1. Access to inter-node communication (either MPI or GA)
2. Thread safety of using:
   a. Common blocks
   b. Runtime database
   c. MA library
   d. I/O in general
3. Mechanisms for managing the work distribution
4. Load balancing
5. Thread management costs (startup time, wakeup time, etc.)

MPI/OpenMP
----------

MPI has different models for communication in relation to threads:
1. MPI_THREAD_MULTIPLE:   Fully multithreaded
2. MPI_THREAD_SERIALIZED: Only one thread at a time makes MPI calls
3. MPI_THREAD_FUNNELED:   Only the main thread makes MPI calls
4. MPI_THREAD_SINGLE:     Pure single threaded
Traditionally (i.e. with MPI-2) full multithreading support was rather limited
in practice in that the default MPI library typically did not support it.
Apparently with MPI-3 the matter should have improved a lot.

On the Knights Landing architecture one apparently does not get optimal 
performance with 1 MPI-rank per node.
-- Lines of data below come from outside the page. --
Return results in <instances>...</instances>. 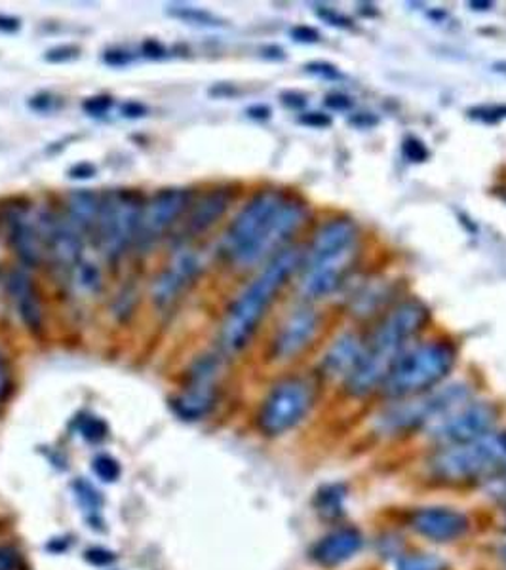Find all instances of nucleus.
<instances>
[{
  "label": "nucleus",
  "mask_w": 506,
  "mask_h": 570,
  "mask_svg": "<svg viewBox=\"0 0 506 570\" xmlns=\"http://www.w3.org/2000/svg\"><path fill=\"white\" fill-rule=\"evenodd\" d=\"M308 204L299 194L263 189L240 207L221 238L220 249L228 263L254 266L280 253L307 225Z\"/></svg>",
  "instance_id": "nucleus-1"
},
{
  "label": "nucleus",
  "mask_w": 506,
  "mask_h": 570,
  "mask_svg": "<svg viewBox=\"0 0 506 570\" xmlns=\"http://www.w3.org/2000/svg\"><path fill=\"white\" fill-rule=\"evenodd\" d=\"M433 322V312L421 299L398 300L383 314L379 323L366 339L364 356L358 367L345 380V390L353 397H366L381 390L390 369L402 354L410 348L411 341Z\"/></svg>",
  "instance_id": "nucleus-2"
},
{
  "label": "nucleus",
  "mask_w": 506,
  "mask_h": 570,
  "mask_svg": "<svg viewBox=\"0 0 506 570\" xmlns=\"http://www.w3.org/2000/svg\"><path fill=\"white\" fill-rule=\"evenodd\" d=\"M362 253L358 223L346 215L323 221L303 251L299 292L308 300L328 299L353 274Z\"/></svg>",
  "instance_id": "nucleus-3"
},
{
  "label": "nucleus",
  "mask_w": 506,
  "mask_h": 570,
  "mask_svg": "<svg viewBox=\"0 0 506 570\" xmlns=\"http://www.w3.org/2000/svg\"><path fill=\"white\" fill-rule=\"evenodd\" d=\"M302 259V249L295 246L282 249L233 300L221 323L220 344L225 354H238L251 343L272 302L299 271Z\"/></svg>",
  "instance_id": "nucleus-4"
},
{
  "label": "nucleus",
  "mask_w": 506,
  "mask_h": 570,
  "mask_svg": "<svg viewBox=\"0 0 506 570\" xmlns=\"http://www.w3.org/2000/svg\"><path fill=\"white\" fill-rule=\"evenodd\" d=\"M457 354L456 343L444 336L411 344L383 382V395L389 400H408L440 387L454 371Z\"/></svg>",
  "instance_id": "nucleus-5"
},
{
  "label": "nucleus",
  "mask_w": 506,
  "mask_h": 570,
  "mask_svg": "<svg viewBox=\"0 0 506 570\" xmlns=\"http://www.w3.org/2000/svg\"><path fill=\"white\" fill-rule=\"evenodd\" d=\"M143 205L145 200L138 190L115 189L103 194L94 236L109 263H117L132 248L133 241H138Z\"/></svg>",
  "instance_id": "nucleus-6"
},
{
  "label": "nucleus",
  "mask_w": 506,
  "mask_h": 570,
  "mask_svg": "<svg viewBox=\"0 0 506 570\" xmlns=\"http://www.w3.org/2000/svg\"><path fill=\"white\" fill-rule=\"evenodd\" d=\"M316 400V387L307 377H287L276 382L257 413V426L264 436H282L307 417Z\"/></svg>",
  "instance_id": "nucleus-7"
},
{
  "label": "nucleus",
  "mask_w": 506,
  "mask_h": 570,
  "mask_svg": "<svg viewBox=\"0 0 506 570\" xmlns=\"http://www.w3.org/2000/svg\"><path fill=\"white\" fill-rule=\"evenodd\" d=\"M470 388L467 384H449V387L434 388L426 394L398 400L397 405L383 413V431L389 434H405L419 430L423 426H431L444 417L446 413L456 409L457 405L469 402Z\"/></svg>",
  "instance_id": "nucleus-8"
},
{
  "label": "nucleus",
  "mask_w": 506,
  "mask_h": 570,
  "mask_svg": "<svg viewBox=\"0 0 506 570\" xmlns=\"http://www.w3.org/2000/svg\"><path fill=\"white\" fill-rule=\"evenodd\" d=\"M499 420V409L495 403L464 402L449 411L431 425L433 436L442 447L462 446L484 438L495 430Z\"/></svg>",
  "instance_id": "nucleus-9"
},
{
  "label": "nucleus",
  "mask_w": 506,
  "mask_h": 570,
  "mask_svg": "<svg viewBox=\"0 0 506 570\" xmlns=\"http://www.w3.org/2000/svg\"><path fill=\"white\" fill-rule=\"evenodd\" d=\"M0 230L8 248L25 266L35 269L45 257V246L38 230L37 217L31 215L27 205L17 202L0 207Z\"/></svg>",
  "instance_id": "nucleus-10"
},
{
  "label": "nucleus",
  "mask_w": 506,
  "mask_h": 570,
  "mask_svg": "<svg viewBox=\"0 0 506 570\" xmlns=\"http://www.w3.org/2000/svg\"><path fill=\"white\" fill-rule=\"evenodd\" d=\"M38 230L45 246V253L50 256L56 266L74 271L82 261L84 235L69 221L66 212H40L37 215Z\"/></svg>",
  "instance_id": "nucleus-11"
},
{
  "label": "nucleus",
  "mask_w": 506,
  "mask_h": 570,
  "mask_svg": "<svg viewBox=\"0 0 506 570\" xmlns=\"http://www.w3.org/2000/svg\"><path fill=\"white\" fill-rule=\"evenodd\" d=\"M322 330V316L308 305L297 307L280 323L271 341V358L274 361H292L302 356L315 343Z\"/></svg>",
  "instance_id": "nucleus-12"
},
{
  "label": "nucleus",
  "mask_w": 506,
  "mask_h": 570,
  "mask_svg": "<svg viewBox=\"0 0 506 570\" xmlns=\"http://www.w3.org/2000/svg\"><path fill=\"white\" fill-rule=\"evenodd\" d=\"M189 207H191V190L184 187L156 190L143 205L138 241L149 246L158 240Z\"/></svg>",
  "instance_id": "nucleus-13"
},
{
  "label": "nucleus",
  "mask_w": 506,
  "mask_h": 570,
  "mask_svg": "<svg viewBox=\"0 0 506 570\" xmlns=\"http://www.w3.org/2000/svg\"><path fill=\"white\" fill-rule=\"evenodd\" d=\"M410 525L415 533L436 544L462 538L469 531L467 515L446 506H426L411 513Z\"/></svg>",
  "instance_id": "nucleus-14"
},
{
  "label": "nucleus",
  "mask_w": 506,
  "mask_h": 570,
  "mask_svg": "<svg viewBox=\"0 0 506 570\" xmlns=\"http://www.w3.org/2000/svg\"><path fill=\"white\" fill-rule=\"evenodd\" d=\"M200 261L199 257L187 251H179L168 269L161 272V276L154 280L153 300L158 308H168L174 305L179 295L195 282L199 276Z\"/></svg>",
  "instance_id": "nucleus-15"
},
{
  "label": "nucleus",
  "mask_w": 506,
  "mask_h": 570,
  "mask_svg": "<svg viewBox=\"0 0 506 570\" xmlns=\"http://www.w3.org/2000/svg\"><path fill=\"white\" fill-rule=\"evenodd\" d=\"M364 546V538L354 526H339L336 531L322 536L310 549L315 563L323 569H336L339 565L353 559Z\"/></svg>",
  "instance_id": "nucleus-16"
},
{
  "label": "nucleus",
  "mask_w": 506,
  "mask_h": 570,
  "mask_svg": "<svg viewBox=\"0 0 506 570\" xmlns=\"http://www.w3.org/2000/svg\"><path fill=\"white\" fill-rule=\"evenodd\" d=\"M364 348H366V341L358 333L346 331L343 335H339L323 354L320 364L322 375L330 379H349V375L358 367L360 359L364 356Z\"/></svg>",
  "instance_id": "nucleus-17"
},
{
  "label": "nucleus",
  "mask_w": 506,
  "mask_h": 570,
  "mask_svg": "<svg viewBox=\"0 0 506 570\" xmlns=\"http://www.w3.org/2000/svg\"><path fill=\"white\" fill-rule=\"evenodd\" d=\"M235 202V190L231 187H215L192 205L191 213L187 217L185 230L189 236H200L208 233L213 225L220 223L221 217L228 212V207Z\"/></svg>",
  "instance_id": "nucleus-18"
},
{
  "label": "nucleus",
  "mask_w": 506,
  "mask_h": 570,
  "mask_svg": "<svg viewBox=\"0 0 506 570\" xmlns=\"http://www.w3.org/2000/svg\"><path fill=\"white\" fill-rule=\"evenodd\" d=\"M8 293L12 297L17 316L22 318L23 325L31 331L43 330L45 312L35 282L23 271L12 272L8 278Z\"/></svg>",
  "instance_id": "nucleus-19"
},
{
  "label": "nucleus",
  "mask_w": 506,
  "mask_h": 570,
  "mask_svg": "<svg viewBox=\"0 0 506 570\" xmlns=\"http://www.w3.org/2000/svg\"><path fill=\"white\" fill-rule=\"evenodd\" d=\"M103 197L92 189H74L67 194L66 215L74 227L86 233H96L97 219L102 212Z\"/></svg>",
  "instance_id": "nucleus-20"
},
{
  "label": "nucleus",
  "mask_w": 506,
  "mask_h": 570,
  "mask_svg": "<svg viewBox=\"0 0 506 570\" xmlns=\"http://www.w3.org/2000/svg\"><path fill=\"white\" fill-rule=\"evenodd\" d=\"M217 400V384L189 382L185 392L172 402L179 417L185 420H200L213 409Z\"/></svg>",
  "instance_id": "nucleus-21"
},
{
  "label": "nucleus",
  "mask_w": 506,
  "mask_h": 570,
  "mask_svg": "<svg viewBox=\"0 0 506 570\" xmlns=\"http://www.w3.org/2000/svg\"><path fill=\"white\" fill-rule=\"evenodd\" d=\"M168 15L176 17L179 22L197 25V27H220L223 25L217 15H213L202 8L187 7V4H177V7H168Z\"/></svg>",
  "instance_id": "nucleus-22"
},
{
  "label": "nucleus",
  "mask_w": 506,
  "mask_h": 570,
  "mask_svg": "<svg viewBox=\"0 0 506 570\" xmlns=\"http://www.w3.org/2000/svg\"><path fill=\"white\" fill-rule=\"evenodd\" d=\"M74 282L81 287L82 292L96 293L102 287V272L96 264L81 263L74 269Z\"/></svg>",
  "instance_id": "nucleus-23"
},
{
  "label": "nucleus",
  "mask_w": 506,
  "mask_h": 570,
  "mask_svg": "<svg viewBox=\"0 0 506 570\" xmlns=\"http://www.w3.org/2000/svg\"><path fill=\"white\" fill-rule=\"evenodd\" d=\"M448 565L428 554H411L398 561L397 570H446Z\"/></svg>",
  "instance_id": "nucleus-24"
},
{
  "label": "nucleus",
  "mask_w": 506,
  "mask_h": 570,
  "mask_svg": "<svg viewBox=\"0 0 506 570\" xmlns=\"http://www.w3.org/2000/svg\"><path fill=\"white\" fill-rule=\"evenodd\" d=\"M469 117L484 124H499L506 120V103H495V105H478L469 109Z\"/></svg>",
  "instance_id": "nucleus-25"
},
{
  "label": "nucleus",
  "mask_w": 506,
  "mask_h": 570,
  "mask_svg": "<svg viewBox=\"0 0 506 570\" xmlns=\"http://www.w3.org/2000/svg\"><path fill=\"white\" fill-rule=\"evenodd\" d=\"M305 71L316 79H322V81L338 82L343 79V73L339 71V67L333 66L330 61H310L305 66Z\"/></svg>",
  "instance_id": "nucleus-26"
},
{
  "label": "nucleus",
  "mask_w": 506,
  "mask_h": 570,
  "mask_svg": "<svg viewBox=\"0 0 506 570\" xmlns=\"http://www.w3.org/2000/svg\"><path fill=\"white\" fill-rule=\"evenodd\" d=\"M402 154H404V158L408 162H413V164H421V162L428 161V149H426L425 143L419 140V138H405L404 143H402Z\"/></svg>",
  "instance_id": "nucleus-27"
},
{
  "label": "nucleus",
  "mask_w": 506,
  "mask_h": 570,
  "mask_svg": "<svg viewBox=\"0 0 506 570\" xmlns=\"http://www.w3.org/2000/svg\"><path fill=\"white\" fill-rule=\"evenodd\" d=\"M316 15L323 23H328L331 27H338V29H351L353 27V20L349 15L341 14L336 8L320 7L316 10Z\"/></svg>",
  "instance_id": "nucleus-28"
},
{
  "label": "nucleus",
  "mask_w": 506,
  "mask_h": 570,
  "mask_svg": "<svg viewBox=\"0 0 506 570\" xmlns=\"http://www.w3.org/2000/svg\"><path fill=\"white\" fill-rule=\"evenodd\" d=\"M110 107H113V99L109 95H94L82 103V109L90 117H102L105 112H109Z\"/></svg>",
  "instance_id": "nucleus-29"
},
{
  "label": "nucleus",
  "mask_w": 506,
  "mask_h": 570,
  "mask_svg": "<svg viewBox=\"0 0 506 570\" xmlns=\"http://www.w3.org/2000/svg\"><path fill=\"white\" fill-rule=\"evenodd\" d=\"M94 470H96V474L102 477L103 482H115L118 474H120L117 462L109 459V456H99V459H96Z\"/></svg>",
  "instance_id": "nucleus-30"
},
{
  "label": "nucleus",
  "mask_w": 506,
  "mask_h": 570,
  "mask_svg": "<svg viewBox=\"0 0 506 570\" xmlns=\"http://www.w3.org/2000/svg\"><path fill=\"white\" fill-rule=\"evenodd\" d=\"M79 56V48L77 46L63 45L56 46V48H51V50L46 51V61H50V63H66V61H71V59L77 58Z\"/></svg>",
  "instance_id": "nucleus-31"
},
{
  "label": "nucleus",
  "mask_w": 506,
  "mask_h": 570,
  "mask_svg": "<svg viewBox=\"0 0 506 570\" xmlns=\"http://www.w3.org/2000/svg\"><path fill=\"white\" fill-rule=\"evenodd\" d=\"M290 37L302 45H315L320 40V33L310 25H295L294 29H290Z\"/></svg>",
  "instance_id": "nucleus-32"
},
{
  "label": "nucleus",
  "mask_w": 506,
  "mask_h": 570,
  "mask_svg": "<svg viewBox=\"0 0 506 570\" xmlns=\"http://www.w3.org/2000/svg\"><path fill=\"white\" fill-rule=\"evenodd\" d=\"M299 122L303 126H308V128H316V130H323V128H330L331 120L330 115L328 112H303L302 117H299Z\"/></svg>",
  "instance_id": "nucleus-33"
},
{
  "label": "nucleus",
  "mask_w": 506,
  "mask_h": 570,
  "mask_svg": "<svg viewBox=\"0 0 506 570\" xmlns=\"http://www.w3.org/2000/svg\"><path fill=\"white\" fill-rule=\"evenodd\" d=\"M326 107L331 110H339L345 112L354 107L353 97L351 95L341 94V92H333V94L326 95Z\"/></svg>",
  "instance_id": "nucleus-34"
},
{
  "label": "nucleus",
  "mask_w": 506,
  "mask_h": 570,
  "mask_svg": "<svg viewBox=\"0 0 506 570\" xmlns=\"http://www.w3.org/2000/svg\"><path fill=\"white\" fill-rule=\"evenodd\" d=\"M107 431V426L103 425L102 420L96 417H90L84 425H82V436L90 439V441H97L102 439Z\"/></svg>",
  "instance_id": "nucleus-35"
},
{
  "label": "nucleus",
  "mask_w": 506,
  "mask_h": 570,
  "mask_svg": "<svg viewBox=\"0 0 506 570\" xmlns=\"http://www.w3.org/2000/svg\"><path fill=\"white\" fill-rule=\"evenodd\" d=\"M141 51L151 59H162L168 56L166 46L158 43V40H154V38H148V40L141 45Z\"/></svg>",
  "instance_id": "nucleus-36"
},
{
  "label": "nucleus",
  "mask_w": 506,
  "mask_h": 570,
  "mask_svg": "<svg viewBox=\"0 0 506 570\" xmlns=\"http://www.w3.org/2000/svg\"><path fill=\"white\" fill-rule=\"evenodd\" d=\"M120 112H122V117L125 118H143L148 117L149 109L140 102H126L122 103V107H120Z\"/></svg>",
  "instance_id": "nucleus-37"
},
{
  "label": "nucleus",
  "mask_w": 506,
  "mask_h": 570,
  "mask_svg": "<svg viewBox=\"0 0 506 570\" xmlns=\"http://www.w3.org/2000/svg\"><path fill=\"white\" fill-rule=\"evenodd\" d=\"M96 166L90 164V162H79V164H74L73 168L69 169V176L73 179H92V177H96Z\"/></svg>",
  "instance_id": "nucleus-38"
},
{
  "label": "nucleus",
  "mask_w": 506,
  "mask_h": 570,
  "mask_svg": "<svg viewBox=\"0 0 506 570\" xmlns=\"http://www.w3.org/2000/svg\"><path fill=\"white\" fill-rule=\"evenodd\" d=\"M103 61L110 67H125L130 63V56L122 50H110L103 56Z\"/></svg>",
  "instance_id": "nucleus-39"
},
{
  "label": "nucleus",
  "mask_w": 506,
  "mask_h": 570,
  "mask_svg": "<svg viewBox=\"0 0 506 570\" xmlns=\"http://www.w3.org/2000/svg\"><path fill=\"white\" fill-rule=\"evenodd\" d=\"M282 103L292 109H302L307 105V97L299 92H286V94H282Z\"/></svg>",
  "instance_id": "nucleus-40"
},
{
  "label": "nucleus",
  "mask_w": 506,
  "mask_h": 570,
  "mask_svg": "<svg viewBox=\"0 0 506 570\" xmlns=\"http://www.w3.org/2000/svg\"><path fill=\"white\" fill-rule=\"evenodd\" d=\"M22 27V23H20V20L17 17H12V15H0V31L2 33H15V31L20 29Z\"/></svg>",
  "instance_id": "nucleus-41"
},
{
  "label": "nucleus",
  "mask_w": 506,
  "mask_h": 570,
  "mask_svg": "<svg viewBox=\"0 0 506 570\" xmlns=\"http://www.w3.org/2000/svg\"><path fill=\"white\" fill-rule=\"evenodd\" d=\"M351 122L354 126H360V128H372V126L377 124V118L372 117V115L367 117V112H362V115L351 118Z\"/></svg>",
  "instance_id": "nucleus-42"
},
{
  "label": "nucleus",
  "mask_w": 506,
  "mask_h": 570,
  "mask_svg": "<svg viewBox=\"0 0 506 570\" xmlns=\"http://www.w3.org/2000/svg\"><path fill=\"white\" fill-rule=\"evenodd\" d=\"M248 115H250L251 118L264 120V118L271 117V109L264 107V105H256V107H250V109H248Z\"/></svg>",
  "instance_id": "nucleus-43"
},
{
  "label": "nucleus",
  "mask_w": 506,
  "mask_h": 570,
  "mask_svg": "<svg viewBox=\"0 0 506 570\" xmlns=\"http://www.w3.org/2000/svg\"><path fill=\"white\" fill-rule=\"evenodd\" d=\"M8 392H10V379H8V375L0 369V403L7 397Z\"/></svg>",
  "instance_id": "nucleus-44"
},
{
  "label": "nucleus",
  "mask_w": 506,
  "mask_h": 570,
  "mask_svg": "<svg viewBox=\"0 0 506 570\" xmlns=\"http://www.w3.org/2000/svg\"><path fill=\"white\" fill-rule=\"evenodd\" d=\"M470 10H478V12H487V10H492L495 4L490 2V0H474V2H469Z\"/></svg>",
  "instance_id": "nucleus-45"
},
{
  "label": "nucleus",
  "mask_w": 506,
  "mask_h": 570,
  "mask_svg": "<svg viewBox=\"0 0 506 570\" xmlns=\"http://www.w3.org/2000/svg\"><path fill=\"white\" fill-rule=\"evenodd\" d=\"M35 102H40V105H37V107H33L35 110H48V107H50V95H38V97H33Z\"/></svg>",
  "instance_id": "nucleus-46"
},
{
  "label": "nucleus",
  "mask_w": 506,
  "mask_h": 570,
  "mask_svg": "<svg viewBox=\"0 0 506 570\" xmlns=\"http://www.w3.org/2000/svg\"><path fill=\"white\" fill-rule=\"evenodd\" d=\"M503 439H505V461H506V431H503Z\"/></svg>",
  "instance_id": "nucleus-47"
}]
</instances>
The main reason is that there are 
multiple communication channels available and every MPI rank can use only one.
So one needs multiple MPI-ranks per node.

The other aspect is how the work is organized within each process. Shan et al.
used a model in which every thread essentially operates as a single MPI-rank
apart from the fact that memory model behind it is a shared memory one. The
MPI thread model they used was MPI_THREAD_SERIALIZED. I don't like that idea
because of 2 reasons:
1. To keep load balancing overheads small this requires handing out small
   tasks which generates a lot of communication.
2. All communications need to occur in an OpenMP Single block which leads to
   a serialization of the code when a lot of threads are used.

Another way to do the calculation is to dedicate the master thread to doing
all the communication, memory allocations and other "tricky" things. It should
then break a macro-task up into micro-tasks and farm these out to the other
threads. I.e. use a master-slave model. This has as the advantage:
1. Large macro-tasks can be handed out reducing the total amount of
   communication while intra-node parallelization can keep the task elapse
   time low (avoiding increasing load balancing overheads). 
The main potential disadvantage is:
1. The master thread may become a bottleneck.